Title: Efficient large-scale deep learning on the SpiNNaker2 Neuromorphic Supercomputer
Duration: 01.07.2022 – 30.06.2025
Research Area: Methods and Hardware for Neuro-Inspired Computing
The SpiNNcloud is a neuro-inspired supercomputer based on 5 million low-power ARM microcontrollers that operate asynchronously and communicate in a packet-based fashion. It is by far the largest brain-inspired computer worldwide and offers a unique potential for energy-efficient real-time AI processing. In this project, we want to develop and implement scalable deep learning models on the SpiNNaker2 supercomputer. In addition to vanilla models such as CNN, ResNet and Transformers, neuro-inspired models will be developed that e.g., make use of structural and temporal sparsity. This makes it much easier to implement these models on the SpiNNaker2 system, thus avoiding communication bottlenecks by a scalable event-based communication. The efficient deep learning models will be benchmarked against standard hardware for machine learning.
Further, a sustainable workflow will be established to ensure reproducible and scalable research on the SpiNNcloud for a wide user community.
The aim is to develop and implement state-of-the-art deep learning models on the SpiNNcloud supercomputer, requiring less energy than on conventional AI hardware like NVIDIA GPUs. This is to be shown for various architectures such as convolutional neural networks, recurrent neural networks and transformers. Technically, the aim is to develop modified DNN models that are suitable for the event-based SpiNNaker2 platform and to implement a scalable software stack for mapping these DNN models.
The brain processes information order of magnitudes more efficiently than AI models on GPUs. Yet, brain-inspired models like spiking neural networks are lacking behind DNNs in terms of performance. The challenge is to apply concepts from neuroscience into DNNs to achieve both high performance and energy efficiency. Another challenge is to quantize the models to 8-bit integers for efficient inference with the SpiNNaker2 DNN accelerators.
Event-based recurrent neural networks (EGRU) were developed in collaboration with D. Kappel (RUB) and A. Subramoney (RHUL) [Subramoney et al 2023]. EGRU models were implemented on SpiNNaker2 for language modelling and event-based vision, requiring 18x less energy than a NVIDIA A100 [Nazeer et al. 2024].

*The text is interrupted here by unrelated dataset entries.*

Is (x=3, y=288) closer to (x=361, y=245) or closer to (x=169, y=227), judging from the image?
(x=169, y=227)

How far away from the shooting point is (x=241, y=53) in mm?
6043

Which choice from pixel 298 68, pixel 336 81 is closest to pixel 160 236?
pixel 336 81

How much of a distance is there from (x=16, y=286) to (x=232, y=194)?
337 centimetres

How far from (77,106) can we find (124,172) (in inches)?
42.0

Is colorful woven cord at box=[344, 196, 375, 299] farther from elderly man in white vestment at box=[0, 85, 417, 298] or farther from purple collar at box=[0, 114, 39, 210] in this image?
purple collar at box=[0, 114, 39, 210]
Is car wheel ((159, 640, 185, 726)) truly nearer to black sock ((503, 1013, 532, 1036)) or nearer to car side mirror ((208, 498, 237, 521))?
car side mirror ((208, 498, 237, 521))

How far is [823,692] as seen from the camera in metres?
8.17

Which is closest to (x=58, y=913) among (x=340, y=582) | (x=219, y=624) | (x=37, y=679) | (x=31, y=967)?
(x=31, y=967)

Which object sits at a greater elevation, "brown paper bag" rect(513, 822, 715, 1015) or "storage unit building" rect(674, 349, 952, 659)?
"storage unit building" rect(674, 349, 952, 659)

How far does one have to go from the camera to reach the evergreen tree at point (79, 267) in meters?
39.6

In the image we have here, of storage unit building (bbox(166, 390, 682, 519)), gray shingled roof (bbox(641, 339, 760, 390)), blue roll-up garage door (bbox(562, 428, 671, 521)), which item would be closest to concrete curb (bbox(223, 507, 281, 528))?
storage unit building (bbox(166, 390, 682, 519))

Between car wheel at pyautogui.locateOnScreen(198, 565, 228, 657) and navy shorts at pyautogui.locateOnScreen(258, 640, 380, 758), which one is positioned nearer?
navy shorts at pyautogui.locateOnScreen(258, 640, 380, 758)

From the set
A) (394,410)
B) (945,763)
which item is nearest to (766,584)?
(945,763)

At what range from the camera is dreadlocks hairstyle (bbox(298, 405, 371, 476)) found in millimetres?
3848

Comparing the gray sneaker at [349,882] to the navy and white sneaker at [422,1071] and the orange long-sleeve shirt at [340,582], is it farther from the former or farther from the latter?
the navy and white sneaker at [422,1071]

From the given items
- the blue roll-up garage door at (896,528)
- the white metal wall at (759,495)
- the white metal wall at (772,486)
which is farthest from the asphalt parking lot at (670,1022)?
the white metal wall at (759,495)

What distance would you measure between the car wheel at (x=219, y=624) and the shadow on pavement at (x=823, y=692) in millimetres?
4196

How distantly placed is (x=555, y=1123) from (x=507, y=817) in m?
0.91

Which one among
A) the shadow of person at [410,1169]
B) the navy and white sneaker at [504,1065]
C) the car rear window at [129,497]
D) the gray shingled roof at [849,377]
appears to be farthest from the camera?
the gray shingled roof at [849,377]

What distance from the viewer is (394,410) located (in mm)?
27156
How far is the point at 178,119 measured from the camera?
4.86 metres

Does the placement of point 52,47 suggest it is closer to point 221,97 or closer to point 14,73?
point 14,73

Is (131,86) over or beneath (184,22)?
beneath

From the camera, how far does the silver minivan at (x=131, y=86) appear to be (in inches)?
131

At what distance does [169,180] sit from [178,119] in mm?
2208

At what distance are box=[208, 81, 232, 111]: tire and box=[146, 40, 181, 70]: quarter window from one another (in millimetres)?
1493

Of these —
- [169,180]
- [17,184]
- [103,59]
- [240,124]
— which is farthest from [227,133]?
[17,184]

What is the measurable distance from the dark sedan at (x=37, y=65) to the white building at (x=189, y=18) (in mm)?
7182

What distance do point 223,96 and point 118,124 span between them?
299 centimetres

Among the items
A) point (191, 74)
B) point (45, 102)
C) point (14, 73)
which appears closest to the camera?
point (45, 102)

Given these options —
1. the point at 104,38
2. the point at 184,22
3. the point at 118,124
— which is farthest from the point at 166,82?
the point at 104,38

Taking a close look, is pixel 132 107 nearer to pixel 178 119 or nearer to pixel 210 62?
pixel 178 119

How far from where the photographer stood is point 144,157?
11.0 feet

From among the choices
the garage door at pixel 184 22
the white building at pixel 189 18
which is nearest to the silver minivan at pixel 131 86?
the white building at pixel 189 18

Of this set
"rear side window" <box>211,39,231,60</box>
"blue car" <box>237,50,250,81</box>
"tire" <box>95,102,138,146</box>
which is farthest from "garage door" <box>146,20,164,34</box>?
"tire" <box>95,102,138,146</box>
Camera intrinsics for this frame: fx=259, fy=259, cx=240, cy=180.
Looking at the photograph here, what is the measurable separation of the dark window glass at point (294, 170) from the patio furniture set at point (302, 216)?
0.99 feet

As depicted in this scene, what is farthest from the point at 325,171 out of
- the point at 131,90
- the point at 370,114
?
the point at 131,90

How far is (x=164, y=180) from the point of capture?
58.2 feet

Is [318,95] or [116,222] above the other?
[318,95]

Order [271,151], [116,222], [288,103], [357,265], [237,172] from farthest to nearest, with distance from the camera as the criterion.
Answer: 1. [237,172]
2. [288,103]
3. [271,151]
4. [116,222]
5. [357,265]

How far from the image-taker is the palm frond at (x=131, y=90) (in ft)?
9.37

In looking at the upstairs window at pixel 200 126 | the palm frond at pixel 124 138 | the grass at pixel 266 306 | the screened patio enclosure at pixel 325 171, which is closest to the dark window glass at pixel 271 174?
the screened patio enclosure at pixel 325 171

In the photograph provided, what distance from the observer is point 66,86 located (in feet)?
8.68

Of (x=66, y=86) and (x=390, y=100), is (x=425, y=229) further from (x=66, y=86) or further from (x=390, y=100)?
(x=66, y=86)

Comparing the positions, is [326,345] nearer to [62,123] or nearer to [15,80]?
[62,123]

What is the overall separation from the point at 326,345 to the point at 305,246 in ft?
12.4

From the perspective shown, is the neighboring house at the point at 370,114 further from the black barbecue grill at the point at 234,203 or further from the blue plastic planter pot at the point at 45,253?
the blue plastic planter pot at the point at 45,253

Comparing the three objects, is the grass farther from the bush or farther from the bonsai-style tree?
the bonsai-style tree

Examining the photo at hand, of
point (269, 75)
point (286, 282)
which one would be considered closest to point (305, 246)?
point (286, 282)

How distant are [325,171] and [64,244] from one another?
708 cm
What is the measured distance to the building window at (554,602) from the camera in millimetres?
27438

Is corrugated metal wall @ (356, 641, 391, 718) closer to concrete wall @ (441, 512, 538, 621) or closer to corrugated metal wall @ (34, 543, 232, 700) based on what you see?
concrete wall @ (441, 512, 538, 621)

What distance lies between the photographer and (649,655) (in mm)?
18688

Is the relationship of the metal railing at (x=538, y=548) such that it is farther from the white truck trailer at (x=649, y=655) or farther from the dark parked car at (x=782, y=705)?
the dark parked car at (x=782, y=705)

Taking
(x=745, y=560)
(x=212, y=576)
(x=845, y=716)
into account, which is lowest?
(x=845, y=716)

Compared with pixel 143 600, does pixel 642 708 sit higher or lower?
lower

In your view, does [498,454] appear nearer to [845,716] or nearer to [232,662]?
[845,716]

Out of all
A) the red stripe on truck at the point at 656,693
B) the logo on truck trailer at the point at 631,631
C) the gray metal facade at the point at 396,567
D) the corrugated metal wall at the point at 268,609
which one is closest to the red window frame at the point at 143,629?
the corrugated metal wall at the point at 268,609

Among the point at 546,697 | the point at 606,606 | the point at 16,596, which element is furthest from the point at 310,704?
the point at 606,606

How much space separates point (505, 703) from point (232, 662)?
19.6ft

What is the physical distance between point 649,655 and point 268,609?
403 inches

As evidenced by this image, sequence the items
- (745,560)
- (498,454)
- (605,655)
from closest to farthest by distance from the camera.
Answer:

We use the SpiNNcloud, a massively parallel neuro-inspired supercomputer with highly efficient DNN accelerators for int8 operations. To increase efficiency, we leverage neuro-inspired concepts like event-based communication and structural sparsity. Post-training quantization and quantization-aware training will help to prepare DNN models for efficient inference on SpiNNaker2. State-of-the-art approaches from ML compilers are adopted for the efficient mapping of the models to SpiNNaker2.
After implementing standard models such as ResNets and Transformers on single-chip SpiNNaker2 systems, we aim to scale up the network models to run on multiple 48-chip server boards. In addition, more efficient transformer models for natural language processing shall be developed and deployed on the SpiNNcloud supercomputer.